Exercise requirements: State how many lines in the records below contain the word "annotators". Nothing else is needed.
Top of Data to examine
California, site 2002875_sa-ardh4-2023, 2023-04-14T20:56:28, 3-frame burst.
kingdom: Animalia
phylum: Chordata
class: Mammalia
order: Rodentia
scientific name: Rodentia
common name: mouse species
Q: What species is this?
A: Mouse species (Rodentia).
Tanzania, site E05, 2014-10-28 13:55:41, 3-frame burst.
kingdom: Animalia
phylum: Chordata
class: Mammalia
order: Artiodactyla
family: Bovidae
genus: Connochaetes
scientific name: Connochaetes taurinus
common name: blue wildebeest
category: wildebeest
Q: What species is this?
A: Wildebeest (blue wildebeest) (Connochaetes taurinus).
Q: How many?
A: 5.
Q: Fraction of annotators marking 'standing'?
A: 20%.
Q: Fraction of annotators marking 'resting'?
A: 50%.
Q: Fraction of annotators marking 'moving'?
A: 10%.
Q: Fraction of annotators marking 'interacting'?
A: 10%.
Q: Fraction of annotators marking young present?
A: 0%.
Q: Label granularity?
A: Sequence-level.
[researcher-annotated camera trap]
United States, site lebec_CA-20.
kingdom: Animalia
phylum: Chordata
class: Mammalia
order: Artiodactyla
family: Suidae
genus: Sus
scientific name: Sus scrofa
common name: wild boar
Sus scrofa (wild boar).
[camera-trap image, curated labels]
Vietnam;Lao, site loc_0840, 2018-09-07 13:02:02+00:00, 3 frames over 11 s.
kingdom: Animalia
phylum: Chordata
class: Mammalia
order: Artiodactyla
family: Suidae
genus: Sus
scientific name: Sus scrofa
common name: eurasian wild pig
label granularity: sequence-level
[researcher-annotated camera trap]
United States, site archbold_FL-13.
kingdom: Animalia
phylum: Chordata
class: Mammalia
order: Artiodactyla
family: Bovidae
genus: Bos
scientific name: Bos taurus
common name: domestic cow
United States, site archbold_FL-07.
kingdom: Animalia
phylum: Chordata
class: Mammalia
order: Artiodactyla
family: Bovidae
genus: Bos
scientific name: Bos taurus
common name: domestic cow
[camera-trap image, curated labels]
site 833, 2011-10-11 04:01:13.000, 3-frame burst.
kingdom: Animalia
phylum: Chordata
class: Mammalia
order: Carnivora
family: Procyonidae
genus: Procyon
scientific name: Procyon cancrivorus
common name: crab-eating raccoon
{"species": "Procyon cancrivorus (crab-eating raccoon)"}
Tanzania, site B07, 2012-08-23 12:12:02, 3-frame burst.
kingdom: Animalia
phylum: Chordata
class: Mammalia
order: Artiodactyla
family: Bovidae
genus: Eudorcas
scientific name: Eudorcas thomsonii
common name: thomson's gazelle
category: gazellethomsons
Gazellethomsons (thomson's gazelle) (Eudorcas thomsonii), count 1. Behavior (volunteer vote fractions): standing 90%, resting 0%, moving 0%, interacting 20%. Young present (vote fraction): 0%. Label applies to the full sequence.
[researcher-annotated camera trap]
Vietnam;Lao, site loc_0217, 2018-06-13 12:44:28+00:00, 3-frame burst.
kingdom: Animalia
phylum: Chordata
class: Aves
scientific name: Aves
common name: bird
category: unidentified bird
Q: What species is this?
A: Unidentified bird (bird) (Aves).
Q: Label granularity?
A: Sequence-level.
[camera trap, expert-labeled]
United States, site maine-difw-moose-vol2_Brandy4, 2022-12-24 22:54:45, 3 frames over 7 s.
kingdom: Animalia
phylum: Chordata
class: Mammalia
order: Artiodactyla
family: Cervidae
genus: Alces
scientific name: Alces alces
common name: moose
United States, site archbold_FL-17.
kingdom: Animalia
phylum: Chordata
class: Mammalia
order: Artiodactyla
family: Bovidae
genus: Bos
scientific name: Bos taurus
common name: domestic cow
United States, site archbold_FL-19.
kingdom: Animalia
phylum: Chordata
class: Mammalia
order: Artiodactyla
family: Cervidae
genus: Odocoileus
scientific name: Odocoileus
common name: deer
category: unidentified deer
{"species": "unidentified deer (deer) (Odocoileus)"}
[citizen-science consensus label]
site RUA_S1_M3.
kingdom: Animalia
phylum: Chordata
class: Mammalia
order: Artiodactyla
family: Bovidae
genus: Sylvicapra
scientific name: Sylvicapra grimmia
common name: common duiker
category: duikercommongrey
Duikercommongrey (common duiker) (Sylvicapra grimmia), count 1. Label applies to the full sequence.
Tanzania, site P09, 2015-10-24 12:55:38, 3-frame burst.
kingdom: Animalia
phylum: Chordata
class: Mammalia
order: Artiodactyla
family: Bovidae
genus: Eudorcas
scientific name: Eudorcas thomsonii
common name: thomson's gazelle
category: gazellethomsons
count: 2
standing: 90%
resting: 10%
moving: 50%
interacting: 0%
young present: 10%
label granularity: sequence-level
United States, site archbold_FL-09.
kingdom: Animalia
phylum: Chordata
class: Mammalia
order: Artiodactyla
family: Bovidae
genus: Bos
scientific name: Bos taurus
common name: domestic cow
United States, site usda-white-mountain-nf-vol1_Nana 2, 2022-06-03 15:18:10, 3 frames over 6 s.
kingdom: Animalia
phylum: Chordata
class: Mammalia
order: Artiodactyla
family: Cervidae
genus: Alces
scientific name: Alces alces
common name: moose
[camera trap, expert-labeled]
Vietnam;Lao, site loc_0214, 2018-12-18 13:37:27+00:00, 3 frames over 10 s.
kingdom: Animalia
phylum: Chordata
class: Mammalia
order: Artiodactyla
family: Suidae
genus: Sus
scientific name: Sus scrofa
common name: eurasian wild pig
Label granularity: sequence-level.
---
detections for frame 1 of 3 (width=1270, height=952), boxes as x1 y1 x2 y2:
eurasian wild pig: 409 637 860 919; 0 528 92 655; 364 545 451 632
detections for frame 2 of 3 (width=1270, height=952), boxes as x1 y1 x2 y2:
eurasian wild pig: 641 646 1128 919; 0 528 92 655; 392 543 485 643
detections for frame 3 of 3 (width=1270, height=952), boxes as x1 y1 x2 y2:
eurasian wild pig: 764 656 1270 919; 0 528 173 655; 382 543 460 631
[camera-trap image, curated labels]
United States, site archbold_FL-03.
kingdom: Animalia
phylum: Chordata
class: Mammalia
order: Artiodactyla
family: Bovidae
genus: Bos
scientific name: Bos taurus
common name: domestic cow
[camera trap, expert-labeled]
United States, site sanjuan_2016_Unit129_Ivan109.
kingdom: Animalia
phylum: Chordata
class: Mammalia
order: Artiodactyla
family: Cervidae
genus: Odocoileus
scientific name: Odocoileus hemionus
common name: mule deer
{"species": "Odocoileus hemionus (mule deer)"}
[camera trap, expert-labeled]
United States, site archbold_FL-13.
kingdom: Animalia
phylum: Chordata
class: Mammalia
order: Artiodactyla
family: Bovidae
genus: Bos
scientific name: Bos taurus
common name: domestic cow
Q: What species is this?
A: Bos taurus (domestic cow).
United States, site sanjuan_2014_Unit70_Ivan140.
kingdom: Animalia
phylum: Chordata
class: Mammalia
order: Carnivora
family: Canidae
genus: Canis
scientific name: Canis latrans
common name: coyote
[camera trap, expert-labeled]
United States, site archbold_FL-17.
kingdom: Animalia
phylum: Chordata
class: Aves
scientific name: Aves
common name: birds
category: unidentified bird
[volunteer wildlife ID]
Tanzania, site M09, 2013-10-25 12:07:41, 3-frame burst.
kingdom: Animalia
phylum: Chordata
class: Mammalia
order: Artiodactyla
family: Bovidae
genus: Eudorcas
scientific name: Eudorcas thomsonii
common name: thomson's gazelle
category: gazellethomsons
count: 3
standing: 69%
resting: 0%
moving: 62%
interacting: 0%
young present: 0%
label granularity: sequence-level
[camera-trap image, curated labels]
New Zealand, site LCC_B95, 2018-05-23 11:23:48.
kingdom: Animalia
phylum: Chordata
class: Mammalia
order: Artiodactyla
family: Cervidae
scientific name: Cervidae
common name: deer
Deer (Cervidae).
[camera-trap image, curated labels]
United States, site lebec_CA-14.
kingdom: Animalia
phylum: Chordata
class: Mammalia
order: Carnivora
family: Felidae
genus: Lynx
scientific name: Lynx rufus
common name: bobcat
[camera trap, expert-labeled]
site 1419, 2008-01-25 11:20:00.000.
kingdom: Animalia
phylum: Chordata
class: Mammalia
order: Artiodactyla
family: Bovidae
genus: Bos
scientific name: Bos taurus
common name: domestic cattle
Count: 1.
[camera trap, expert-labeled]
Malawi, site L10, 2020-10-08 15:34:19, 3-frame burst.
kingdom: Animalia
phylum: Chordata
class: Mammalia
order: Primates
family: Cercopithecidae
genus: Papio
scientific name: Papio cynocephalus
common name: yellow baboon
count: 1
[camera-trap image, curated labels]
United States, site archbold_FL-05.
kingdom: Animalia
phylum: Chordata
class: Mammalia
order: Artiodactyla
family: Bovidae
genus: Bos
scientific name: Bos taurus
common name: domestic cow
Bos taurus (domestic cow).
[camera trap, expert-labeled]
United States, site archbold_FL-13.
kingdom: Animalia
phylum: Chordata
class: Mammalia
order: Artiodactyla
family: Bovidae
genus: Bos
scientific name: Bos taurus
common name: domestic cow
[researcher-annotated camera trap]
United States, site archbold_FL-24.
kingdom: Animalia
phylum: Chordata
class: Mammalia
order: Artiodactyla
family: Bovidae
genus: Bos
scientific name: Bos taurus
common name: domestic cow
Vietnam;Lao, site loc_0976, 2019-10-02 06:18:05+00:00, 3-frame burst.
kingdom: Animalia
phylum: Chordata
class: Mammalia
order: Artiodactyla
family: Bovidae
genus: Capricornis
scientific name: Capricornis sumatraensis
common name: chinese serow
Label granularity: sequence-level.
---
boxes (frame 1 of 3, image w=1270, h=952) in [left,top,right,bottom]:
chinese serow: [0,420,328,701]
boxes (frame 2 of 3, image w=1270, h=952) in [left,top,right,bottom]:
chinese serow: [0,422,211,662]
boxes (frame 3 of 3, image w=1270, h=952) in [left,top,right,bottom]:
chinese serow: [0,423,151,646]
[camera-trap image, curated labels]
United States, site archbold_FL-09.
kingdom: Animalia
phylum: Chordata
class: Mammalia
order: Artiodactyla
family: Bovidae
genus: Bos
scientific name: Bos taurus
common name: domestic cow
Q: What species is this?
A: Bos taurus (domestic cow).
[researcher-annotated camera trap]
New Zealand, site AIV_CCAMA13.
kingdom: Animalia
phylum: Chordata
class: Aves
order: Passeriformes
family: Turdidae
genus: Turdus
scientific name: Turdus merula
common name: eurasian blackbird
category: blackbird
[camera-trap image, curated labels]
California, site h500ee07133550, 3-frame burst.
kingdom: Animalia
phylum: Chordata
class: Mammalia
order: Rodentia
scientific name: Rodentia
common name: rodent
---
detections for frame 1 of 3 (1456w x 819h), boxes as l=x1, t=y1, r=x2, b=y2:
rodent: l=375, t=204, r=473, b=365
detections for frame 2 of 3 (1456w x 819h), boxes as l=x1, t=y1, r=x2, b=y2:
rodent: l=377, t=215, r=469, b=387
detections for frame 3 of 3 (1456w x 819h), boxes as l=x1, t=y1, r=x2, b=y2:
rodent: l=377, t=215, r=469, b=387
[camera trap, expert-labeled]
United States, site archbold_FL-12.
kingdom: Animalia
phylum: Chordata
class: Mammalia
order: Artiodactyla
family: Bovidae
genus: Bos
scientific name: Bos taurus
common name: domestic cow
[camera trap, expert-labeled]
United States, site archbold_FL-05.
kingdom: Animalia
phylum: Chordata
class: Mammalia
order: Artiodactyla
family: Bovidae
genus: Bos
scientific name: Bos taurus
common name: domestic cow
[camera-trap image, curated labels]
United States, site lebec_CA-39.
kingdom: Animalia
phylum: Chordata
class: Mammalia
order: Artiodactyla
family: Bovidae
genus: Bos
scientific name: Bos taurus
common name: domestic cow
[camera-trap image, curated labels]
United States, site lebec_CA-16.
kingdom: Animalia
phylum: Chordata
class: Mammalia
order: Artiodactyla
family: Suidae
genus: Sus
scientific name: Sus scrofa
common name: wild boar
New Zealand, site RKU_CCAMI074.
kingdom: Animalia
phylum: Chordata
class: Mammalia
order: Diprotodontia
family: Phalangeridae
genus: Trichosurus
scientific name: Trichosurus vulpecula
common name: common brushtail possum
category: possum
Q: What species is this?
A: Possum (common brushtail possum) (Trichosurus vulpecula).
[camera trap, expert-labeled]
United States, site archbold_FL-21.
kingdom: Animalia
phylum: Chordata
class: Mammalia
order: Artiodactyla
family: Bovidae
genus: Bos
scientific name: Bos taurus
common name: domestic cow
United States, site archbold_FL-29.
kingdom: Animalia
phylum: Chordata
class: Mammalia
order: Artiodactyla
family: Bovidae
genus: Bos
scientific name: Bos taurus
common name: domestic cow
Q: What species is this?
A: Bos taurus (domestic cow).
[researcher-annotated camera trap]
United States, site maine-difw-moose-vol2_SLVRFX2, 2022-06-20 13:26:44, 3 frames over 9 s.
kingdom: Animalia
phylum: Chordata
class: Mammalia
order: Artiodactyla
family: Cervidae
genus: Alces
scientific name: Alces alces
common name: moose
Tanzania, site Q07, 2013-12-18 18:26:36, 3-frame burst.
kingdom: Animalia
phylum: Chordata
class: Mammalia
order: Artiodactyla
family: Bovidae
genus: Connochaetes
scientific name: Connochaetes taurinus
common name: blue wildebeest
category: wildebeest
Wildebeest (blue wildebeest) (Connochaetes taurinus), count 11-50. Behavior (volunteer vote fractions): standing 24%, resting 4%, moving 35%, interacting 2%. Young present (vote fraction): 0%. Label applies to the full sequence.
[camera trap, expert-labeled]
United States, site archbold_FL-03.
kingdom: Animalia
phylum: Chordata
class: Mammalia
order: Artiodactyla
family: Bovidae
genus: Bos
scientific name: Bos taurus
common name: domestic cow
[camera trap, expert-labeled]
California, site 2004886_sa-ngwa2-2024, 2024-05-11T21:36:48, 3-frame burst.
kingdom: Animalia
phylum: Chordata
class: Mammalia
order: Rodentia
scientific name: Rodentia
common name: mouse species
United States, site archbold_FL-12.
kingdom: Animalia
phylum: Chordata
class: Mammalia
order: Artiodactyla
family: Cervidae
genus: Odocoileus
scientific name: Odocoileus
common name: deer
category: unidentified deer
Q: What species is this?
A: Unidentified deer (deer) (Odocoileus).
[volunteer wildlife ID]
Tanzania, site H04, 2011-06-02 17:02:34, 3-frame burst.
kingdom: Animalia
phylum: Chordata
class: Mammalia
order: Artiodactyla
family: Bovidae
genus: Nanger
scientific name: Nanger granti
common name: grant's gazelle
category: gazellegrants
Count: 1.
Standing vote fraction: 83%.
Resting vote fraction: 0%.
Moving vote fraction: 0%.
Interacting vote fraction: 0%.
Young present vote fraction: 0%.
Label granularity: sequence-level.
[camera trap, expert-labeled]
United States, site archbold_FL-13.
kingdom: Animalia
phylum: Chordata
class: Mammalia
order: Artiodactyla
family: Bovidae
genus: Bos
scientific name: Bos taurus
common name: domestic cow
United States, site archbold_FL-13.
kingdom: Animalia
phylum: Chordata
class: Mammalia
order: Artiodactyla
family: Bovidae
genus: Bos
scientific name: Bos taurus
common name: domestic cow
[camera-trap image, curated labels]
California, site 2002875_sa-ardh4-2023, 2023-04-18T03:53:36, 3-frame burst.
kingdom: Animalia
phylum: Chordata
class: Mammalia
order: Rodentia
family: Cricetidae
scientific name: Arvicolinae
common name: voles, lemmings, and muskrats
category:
Bottom of Data to examine
Response: 5